Ayah Calvin adalah seorang jaksa dan sekretaris gereja Katolik di Noyon. Mungkin, pekerjaannya membuat dia banyak mengetahui perbuatan tercela para pemimpin agama yang marak kala itu. Kita tidak tahu apakah hal ini membuat ayah dan kakak John menyuarakan protes atau bertindak tidak respek, tetapi belakangan mereka dikucilkan oleh gereja. Ketika ayahnya meninggal, John kesulitan mendapatkan penguburan Kristen untuknya. Peristiwa itu mungkin membuat John semakin tidak memercayai Katolikisme.

Sebagian besar tulisan tentang Calvin tidak banyak menceritakan masa mudanya selain bahwa ia pemalu dan pendiam. Bahkan sewaktu belajar di Paris, Orléans, dan Bourges, ia tampaknya tidak memiliki banyak teman. Tetapi, Calvin dikaruniai pikiran yang tangkas dan daya ingat yang menakjubkan. Berkat hal itu, dibarengi kemampuan kerja yang mengagumkan​—ia belajar setiap hari dari pukul lima pagi sampai tengah malam—​ia menjadi doktor hukum sebelum berusia 23 tahun. Ia juga mempelajari bahasa Ibrani, Yunani, dan Latin guna mendalami Alkitab. Namun, yang pertama dan terutama, Calvin dikenal memiliki etos kerja yang serius dan disiplin, karakteristik yang oleh banyak orang dikaitkan dengan Calvinisme bahkan dewasa ini.

Sementara itu, di negara tetangga, Jerman, Martin Luther secara terbuka mengecam Gereja Katolik atas kebobrokan dan ajarannya yang tidak berdasarkan Alkitab. Menurut pendapat populer, pada tahun 1517 ia memakukan ke-95 protesnya pada pintu gereja di Wittenberg, yang mendesak dilakukannya reformasi gereja. Banyak orang sepakat dengan Luther, dan Reformasi segera menyebar ke seantero Eropa. Tentu, hal itu memicu tentangan yang hebat di banyak wilayah, dan para pemrotes, atau orang Protestan, ditindas karena menyatakan pandangan mereka.
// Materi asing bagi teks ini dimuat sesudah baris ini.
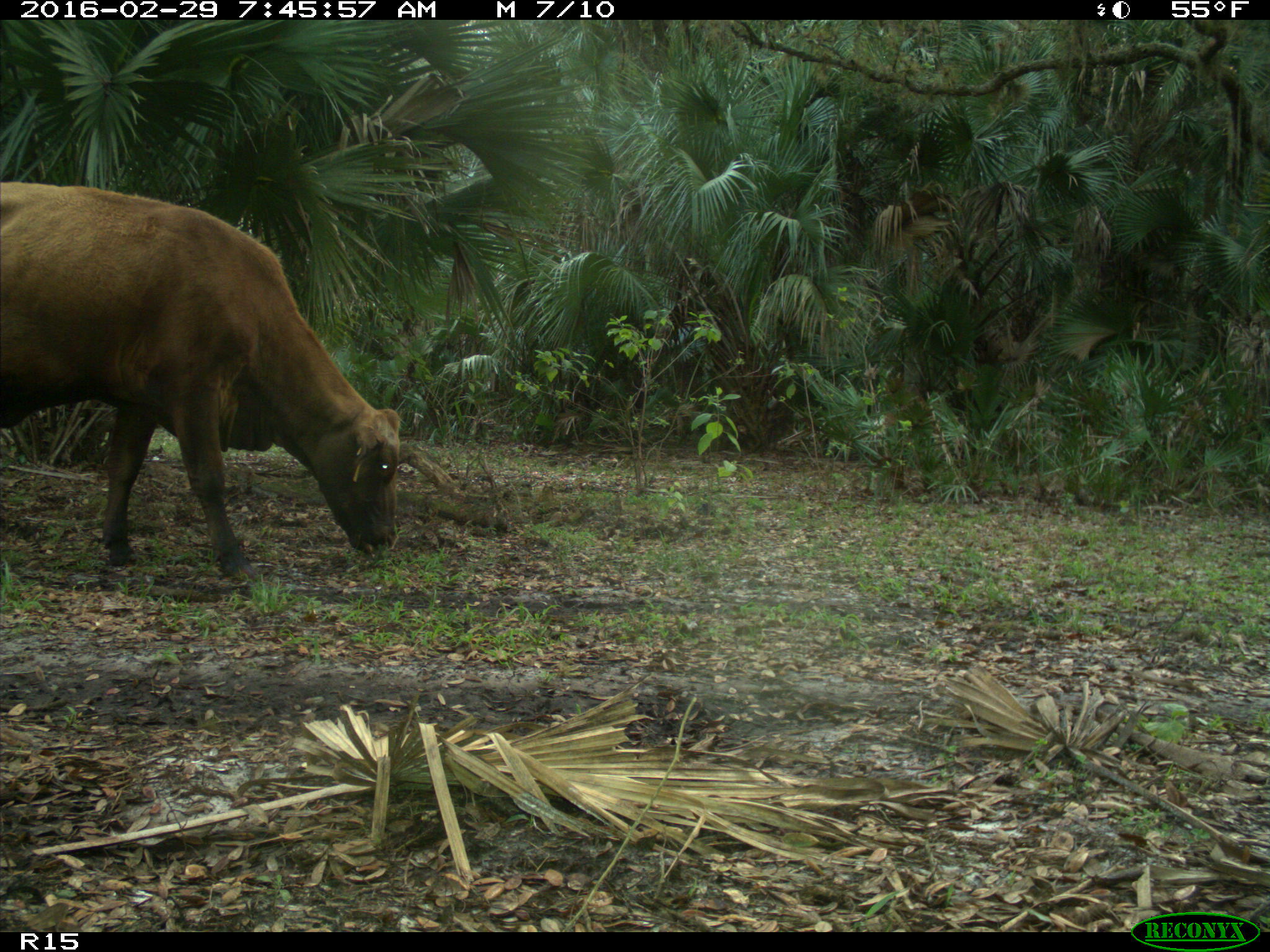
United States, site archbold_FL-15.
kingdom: Animalia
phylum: Chordata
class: Mammalia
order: Artiodactyla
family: Bovidae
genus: Bos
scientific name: Bos taurus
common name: domestic cow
Pada 1533 di Paris, teman Calvin, Nicholas Cop, menyampaikan pidato yang mendukung Luther, dan karena Calvin turut menulis pidato itu, mereka berdua harus melarikan diri demi menyelamatkan nyawa mereka. Calvin tidak pernah pulang lagi ke Prancis.

Pada 1536, Calvin menerbitkan Institutes of the Christian Religion, yang bisa dianggap sebagai buku panduan agama Protestan. Ia menujukannya kepada Raja Francis I untuk membela orang Protestan Prancis, yang belakangan dikenal sebagai kaum Huguenot. Calvin menyerang ajaran Katolik dan meneguhkan prinsip utama kepercayaannya sendiri​—kedaulatan Allah. Selain berdampak pada persoalan religius, Institutes juga dikenal karena pengaruhnya atas bahasa dan gaya sastra Prancis. Calvin dielu-elukan sebagai salah seorang Reformis terdepan. Ia akhirnya menetap di Jenewa, Swiss, dan sejak 1541, ia menjadikan kota itu sebagai pusat gerakan reformasinya.
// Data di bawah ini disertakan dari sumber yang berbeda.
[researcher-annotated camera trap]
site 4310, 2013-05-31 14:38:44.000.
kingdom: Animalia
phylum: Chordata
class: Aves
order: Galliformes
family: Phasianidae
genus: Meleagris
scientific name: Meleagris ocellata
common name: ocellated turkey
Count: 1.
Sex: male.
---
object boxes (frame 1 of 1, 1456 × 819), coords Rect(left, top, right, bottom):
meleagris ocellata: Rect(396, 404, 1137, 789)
Mengupayakan Reformasi di Jenewa

Calvin menghasilkan pengaruh yang sangat besar terhadap Jenewa. Didorong oleh kesadaran moral dan rasa keadilan yang kuat, ia mengubah Jenewa dari ”kota yang bereputasi buruk menjadi kota yang memiliki kaidah moral ketat yang mengatur kehidupan semua orang”, kata Encyclopedia of Religion. Perubahan juga terjadi dalam bidang-bidang lain. Dr. Sabine Witt, kurator Museum Sejarah Jerman di Berlin, menjelaskan, ”Akibat peperangan religius di Prancis, penduduk [Jenewa] meningkat dua kali lipat dalam waktu beberapa tahun setelah masuknya ribuan pengungsi Protestan.” Kaum Huguenot, yang memiliki etos kerja seperti Calvin, memacu perekonomian kota itu dengan pesat, menjadikan Jenewa pusat percetakan dan pembuatan jam.

Para pengungsi dari negeri-negeri lain juga berdatangan ke Jenewa, termasuk banyak pengungsi dari Inggris, di mana orang Protestan terancam oleh Ratu Mary I. Kaum Calvinis ini, yang sebagian besar terdiri atas kaum minoritas buangan, lantas mengembangkan apa yang dilukiskan oleh jurnal religius Christ in der Gegenwart (Kristen Kontemporer) sebagai ”teologi kaum teraniaya”. Pada 1560, para pengungsi itu menerbitkan Alkitab Jenewa, Alkitab pertama berbahasa Inggris yang memuat pembagian ayat berdasarkan nomor. Karena berukuran kecil tetapi padat, Alkitab ini memudahkan pelajaran Firman Allah secara pribadi. Mungkin, inilah terjemahan Alkitab yang dibawa oleh kaum Puritan sewaktu mereka beremigrasi ke Amerika Utara pada 1620.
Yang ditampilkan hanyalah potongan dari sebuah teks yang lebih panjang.